▶ **Task instructions**: What's needed is an exact copy of all the data below, without pictures.
Supplied material Block Start
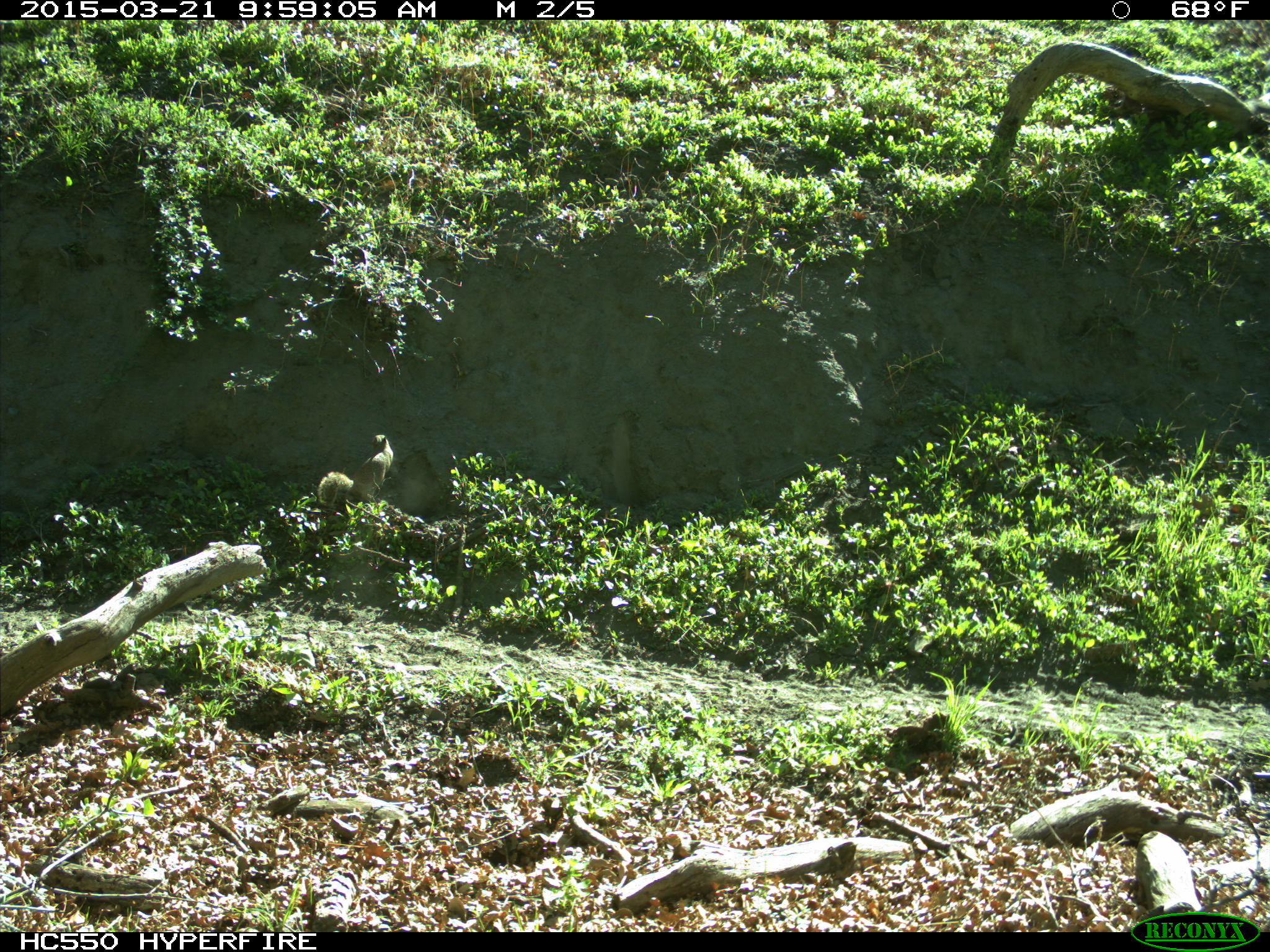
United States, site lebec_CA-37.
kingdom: Animalia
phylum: Chordata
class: Mammalia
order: Rodentia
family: Sciuridae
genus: Otospermophilus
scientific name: Otospermophilus beecheyi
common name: california ground squirrel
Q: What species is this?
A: Otospermophilus beecheyi (california ground squirrel).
Supplied material Block End
▶ **Solution for this task**:
United States, site lebec_CA-37.
kingdom: Animalia
phylum: Chordata
class: Mammalia
order: Rodentia
family: Sciuridae
genus: Otospermophilus
scientific name: Otospermophilus beecheyi
common name: california ground squirrel
Q: What species is this?
A: Otospermophilus beecheyi (california ground squirrel).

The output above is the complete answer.